Süskind's protagonist, Jean-Baptiste Grenouille, is born without scent, but has an extraordinary capacity to smell others. He becomes obsessed with bottling the scent of human beings, which takes him along a path of horrifying extremes. But this fascinating and memorable literary foray distracts me. 

This tomato consommé is very simple to make, and on a warm day is the perfect way to tingle your taste buds before tucking into a more substantial light lunch. It needs fresh horseradish (you may have seen some in KPS recently), and don't shortcut this most important of ingredients. I omitted the vodka for the sake of my 'bump', and although it wasn't as bloody mary like as it should be, it was still delicious. 

Ingredients for 6

large bunch of basil, pick the leaves and keep the stalks
2kg ripe tomatoes
1 x 5cm piece of fresh horseradish - peel & roughly chop
1/2 clove garlic, peeled
1 - 2 tblsp good quality red wine vinegar
a couple of shots of vodka
1 slice of ready cooked beetroot (for colour)
sea salt and freshly ground black pepper

Once you've picked the basil leaves, reserve them to one side and put them in the fridge. Then put all the tomatoes, basil leaves and stalks, horseradish, garlic, vinegar, vodka, beetroot, and a good pinch of salt and pepper in a blender. (I was using my Magimix and had to do this in two batches). Whiz up until you have a slushy mixture that smells yummy. Have a taste and if you think it needs more horseradish, add some more. The stick I bought in KPS was quite mild, so you may find a bit more necessary. 
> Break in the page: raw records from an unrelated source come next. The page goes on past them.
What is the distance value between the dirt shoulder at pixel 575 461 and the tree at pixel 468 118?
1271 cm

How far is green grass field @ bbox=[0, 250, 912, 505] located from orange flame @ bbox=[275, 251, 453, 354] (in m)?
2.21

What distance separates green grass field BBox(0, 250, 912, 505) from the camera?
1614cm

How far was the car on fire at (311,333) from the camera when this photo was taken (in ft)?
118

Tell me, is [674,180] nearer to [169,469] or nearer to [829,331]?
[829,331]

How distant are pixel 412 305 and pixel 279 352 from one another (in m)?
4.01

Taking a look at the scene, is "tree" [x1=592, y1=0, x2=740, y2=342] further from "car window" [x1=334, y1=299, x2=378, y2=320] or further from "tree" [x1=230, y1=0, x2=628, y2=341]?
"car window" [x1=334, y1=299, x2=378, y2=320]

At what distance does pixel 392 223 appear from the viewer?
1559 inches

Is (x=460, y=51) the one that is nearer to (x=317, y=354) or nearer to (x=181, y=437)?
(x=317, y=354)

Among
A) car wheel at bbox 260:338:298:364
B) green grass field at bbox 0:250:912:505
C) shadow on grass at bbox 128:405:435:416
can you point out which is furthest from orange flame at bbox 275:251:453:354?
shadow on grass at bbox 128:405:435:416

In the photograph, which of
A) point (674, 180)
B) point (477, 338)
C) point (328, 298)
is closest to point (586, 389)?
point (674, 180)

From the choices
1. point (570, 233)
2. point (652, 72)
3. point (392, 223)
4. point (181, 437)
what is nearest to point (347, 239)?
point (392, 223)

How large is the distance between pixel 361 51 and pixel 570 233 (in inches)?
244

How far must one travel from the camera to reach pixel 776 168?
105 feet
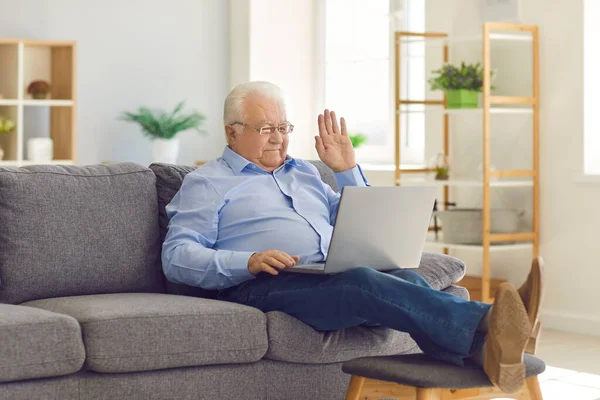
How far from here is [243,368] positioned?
2.60 meters

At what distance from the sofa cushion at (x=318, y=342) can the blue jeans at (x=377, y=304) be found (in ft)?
0.10

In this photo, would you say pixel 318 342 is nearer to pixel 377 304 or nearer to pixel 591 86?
pixel 377 304

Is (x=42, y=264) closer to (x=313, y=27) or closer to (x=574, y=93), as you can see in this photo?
(x=574, y=93)

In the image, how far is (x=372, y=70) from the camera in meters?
6.62

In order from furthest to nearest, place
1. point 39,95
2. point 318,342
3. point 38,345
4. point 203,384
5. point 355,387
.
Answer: point 39,95, point 318,342, point 203,384, point 355,387, point 38,345

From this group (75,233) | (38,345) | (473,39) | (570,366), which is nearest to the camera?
(38,345)

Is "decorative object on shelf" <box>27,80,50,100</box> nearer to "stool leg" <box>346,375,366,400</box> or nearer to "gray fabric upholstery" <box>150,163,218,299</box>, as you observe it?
"gray fabric upholstery" <box>150,163,218,299</box>

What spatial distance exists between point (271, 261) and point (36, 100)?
412cm

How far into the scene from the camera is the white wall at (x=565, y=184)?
4.71m

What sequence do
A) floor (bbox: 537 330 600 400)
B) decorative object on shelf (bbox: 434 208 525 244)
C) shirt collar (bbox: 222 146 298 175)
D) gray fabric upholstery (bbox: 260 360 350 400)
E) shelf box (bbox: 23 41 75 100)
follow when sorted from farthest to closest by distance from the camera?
shelf box (bbox: 23 41 75 100) → decorative object on shelf (bbox: 434 208 525 244) → floor (bbox: 537 330 600 400) → shirt collar (bbox: 222 146 298 175) → gray fabric upholstery (bbox: 260 360 350 400)

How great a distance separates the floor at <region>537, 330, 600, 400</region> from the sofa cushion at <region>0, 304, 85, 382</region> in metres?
1.81

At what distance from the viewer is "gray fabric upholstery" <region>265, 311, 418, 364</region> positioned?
261cm

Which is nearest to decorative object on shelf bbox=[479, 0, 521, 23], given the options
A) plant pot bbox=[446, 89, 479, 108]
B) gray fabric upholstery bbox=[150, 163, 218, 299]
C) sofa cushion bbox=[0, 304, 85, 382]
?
plant pot bbox=[446, 89, 479, 108]

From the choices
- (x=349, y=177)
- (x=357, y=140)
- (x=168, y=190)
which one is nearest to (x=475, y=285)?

Line a big mixing bowl with a double layer of muslin. Pour the tomato mixture into it. Pull the corners of the muslin together and tie them in a knot. Tie very securely as it is going to be hanging from this knot for 5 - 7 hours. Use a butcher's hook or secure tightly with string, and hang from a hook above your mixing bowl in a cool place. The liquid will slowly drip out - a clear, delicious essence. 

After 5 - 7 hours, taste the liquid and see if it needs more seasoning. If it does, hold off on the pepper, but do add salt. You could also add a dash more vodka depending on the company you are expecting to share this with! 

To serve, drizzle over some very good quality olive oil, and throw in your reserved basil leaves. On a very hot day, add a little block of ice.